### Text passage

▼

Hello pagarwal, please read Welcome to the Monastery! Make yourself at home. and Before You Post ..., to be sure to gets some answers.
In your 3 post's you did, you didn't use <code> tags, posted an empty question, and placed it a second time using a different title
Basically think before post i's suggest, and read the tutorials and use supersearch before asking these basic questions. | [reply] |
$#array_name can be used to find the length of an array, @array_name, but I'm not entirely sure how you're going to be getting at the array so I can't really be more helpful than that
Update: As Taulmarill rightly points out this isn't strictly the length of the array, but the index of the last element, which is normally one less than the length of the array since they are zero-indexed (ie the first element of the array has index 0, not 1 as you might expect), but you might find this useful as well :) | [reply] |
this is not realy true. you get the number of elements of an array by setting the array in scalar context. $#array gives you the the position of the last array element, which is mostly not the same.

▲

### Material provided
▼

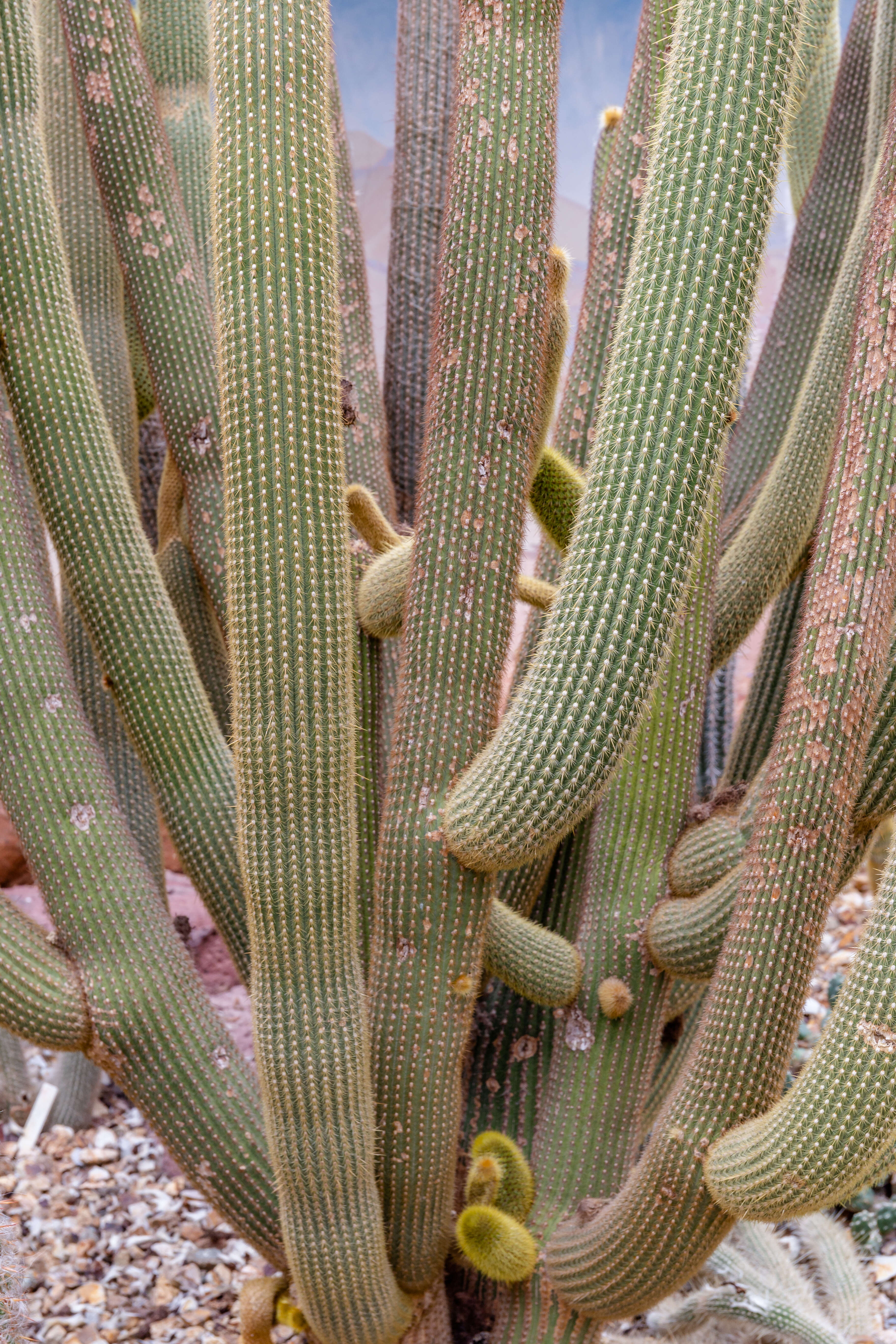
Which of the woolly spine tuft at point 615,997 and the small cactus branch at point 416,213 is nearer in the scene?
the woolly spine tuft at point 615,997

▲

### Challenge
Answer these questions from the forum thread, each in one line:
(a) Which three problems with the earlier posts does the first reply list?
(b) According to the update, what does $#array_name actually give?
(c) How does the last reply say to get the number of elements of an array?

### Answer to the problem
(a) The posts didn't use <code> tags, one was an empty question, and it was posted a second time under a different title.
(b) The index of the last element of the array.
(c) By putting the array in scalar context.